Blogging isn’t essential.
This last one might actually be more scary for me than it is for you, but here goes: Blogging isn’t the only game in town.
You’ve probably heard lots of business coaches tell you that you must have a blog for your online business, that you’re losing out on customers and leads if you don’t have a blog, blah-de-bloo-de-dah.
But here’s the deal: Not every business has to have a blog.
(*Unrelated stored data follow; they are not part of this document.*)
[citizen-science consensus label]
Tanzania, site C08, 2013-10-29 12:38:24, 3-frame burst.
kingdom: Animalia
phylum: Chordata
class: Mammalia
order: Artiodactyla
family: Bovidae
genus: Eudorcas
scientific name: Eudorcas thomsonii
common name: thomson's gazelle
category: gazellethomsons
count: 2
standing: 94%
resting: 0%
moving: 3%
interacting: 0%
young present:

My good friend, client, and brand strategist Sarah Ancalmo doesn’t have a blog right now, and hasn’t for more than a year. Her business runs on referrals and word of mouth, and she’s not hurting for clients. She’s launching a group version of her branding program (the same program that netted me this crazy awesome website) and she’s going to try it out with just word of mouth and friendly referrals (like this one).
It works for her. And it might work for you.
So how do you know?
- Well, if you absolutely hate blogging, that might be a good tip, because P.S. your readers will be able to tell.
- If you only manage to blog once in a blue moon, blogging might not be for you.
- If you spend ALL your time on a different social media channel — AND it’s working to get you leads and customers, blogging might not be for you.
There are so many alternatives out there nowadays, blogging is not the only game in town. So if you rock on Instagram or Periscope or with webinars or videos and you’re getting all the leads and customers you can handle, that’s great. More power to you.
If you aren’t getting the kinds of leads and customers you want from your other endeavors, however, you might want to add blogging back into your toolbox. Combined with social and email marketing to create a total strategy, blogging is still the most effective form of content marketing out there.
If all this has put you off your candy corn, I apologize. This scary story isn’t meant to turn you off from blogging, but rather help you see it for what it is.
With a little thought, strategy, and effort, blogging is the single most effective hub for your content marketing strategy, and can net you big, impressive, ka-ching-style results.
But if you’re missing any of the pieces, you’ll be mired in disappointment and wasting your time, and I just don’t want that to be the sad, scary ending to your content marketing adventure.